*Elenco dei compiti*:
**A)** Elenca tutti i nomi propri di persona o di personaggio che compaiono nel testo su Dalí.
**B)** Nel testo su Dalí, quanto si decise di pagarlo per ogni suo minuto nel film?
**C)** Ricopia dal testo su Dalí il passo che comincia con "Ci fu una sorta" e termina con "tutto molto complicato.".

*Testo*:

Ci fu una sorta di mediazione, al termine della quale si decise che Dalí sarebbe stato pagato 100mila dollari per ogni suo minuto nel film, e che quei minuti sarebbero stati giusto una manciata. Per le altre scene con l’imperatore si sarebbe usato un suo clone robot. Pare anche che Lear dovesse interpretare Irulan, la figlia dell’imperatore. Sembra tuttavia che alla fine Dalí usci dai piani, forse per via di certe sue dichiarazioni sul dittatore spagnolo Francisco Franco. Ma era Dalí, ed è tutto molto complicato.

*Voci fornite*:
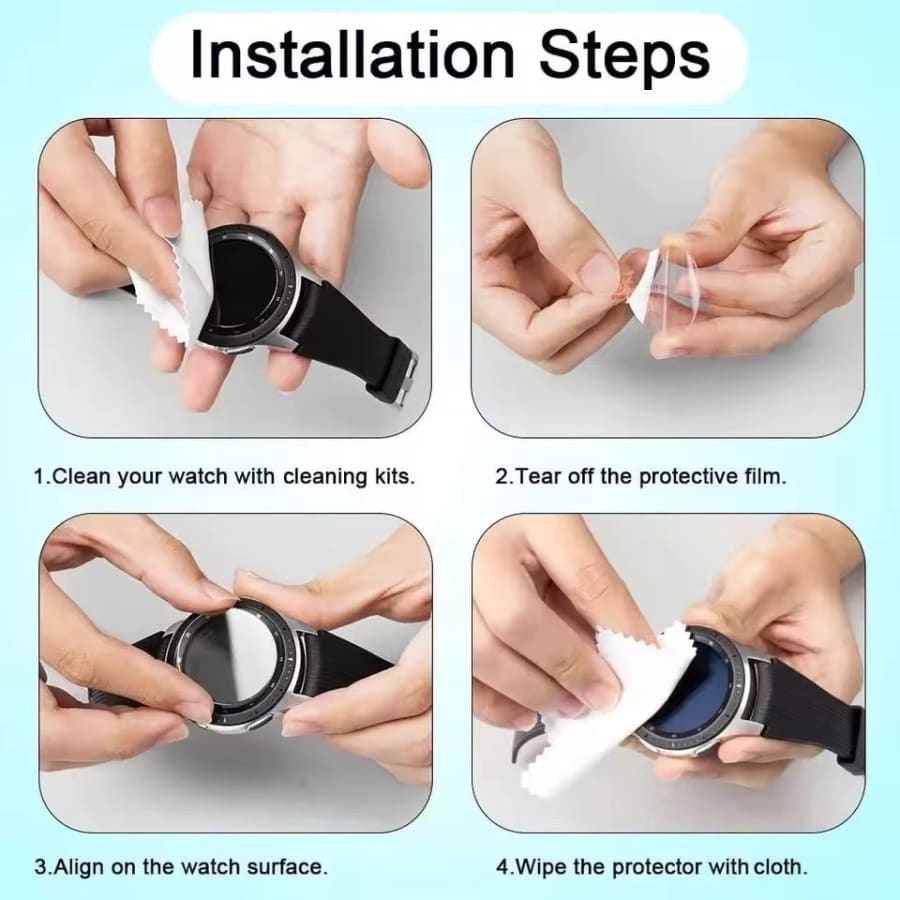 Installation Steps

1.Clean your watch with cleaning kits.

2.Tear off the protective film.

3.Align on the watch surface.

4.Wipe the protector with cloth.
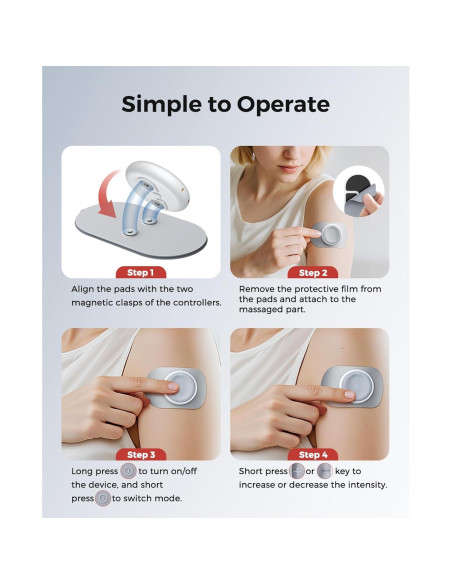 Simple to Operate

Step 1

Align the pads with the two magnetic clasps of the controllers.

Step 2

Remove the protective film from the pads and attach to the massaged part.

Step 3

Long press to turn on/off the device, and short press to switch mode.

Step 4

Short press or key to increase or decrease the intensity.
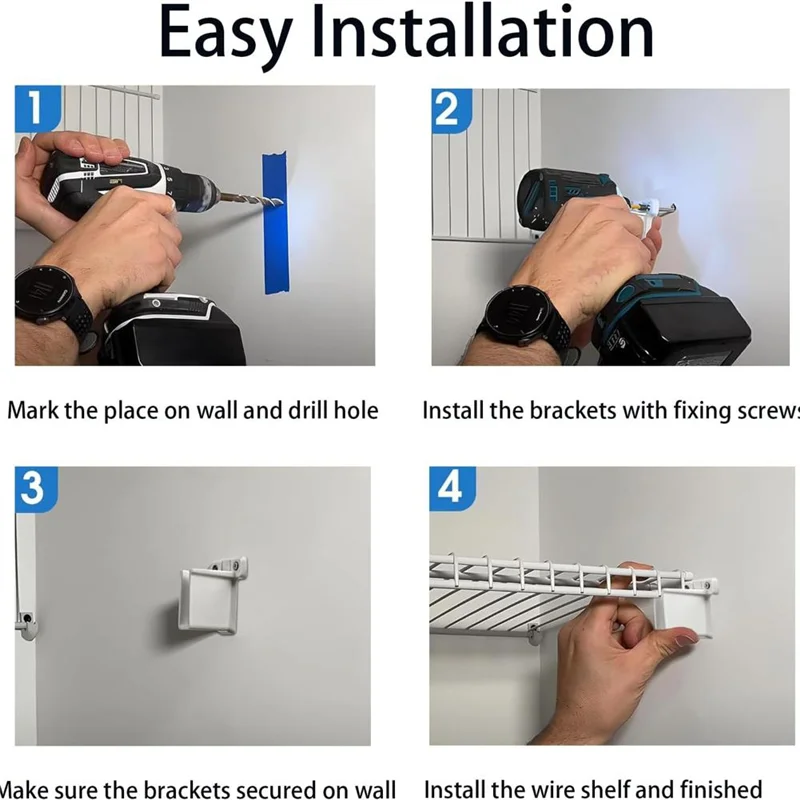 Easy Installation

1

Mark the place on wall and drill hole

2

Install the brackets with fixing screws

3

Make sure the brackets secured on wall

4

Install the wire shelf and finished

*Risultati per compito*:
**A)** Dalí, Lear, Irulan, Francisco Franco

**B)** 100mila dollari

**C)**
Ci fu una sorta di mediazione, al termine della quale si decise che Dalí sarebbe stato pagato 100mila dollari per ogni suo minuto nel film, e che quei minuti sarebbero stati giusto una manciata. Per le altre scene con l’imperatore si sarebbe usato un suo clone robot. Pare anche che Lear dovesse interpretare Irulan, la figlia dell’imperatore. Sembra tuttavia che alla fine Dalí usci dai piani, forse per via di certe sue dichiarazioni sul dittatore spagnolo Francisco Franco. Ma era Dalí, ed è tutto molto complicato.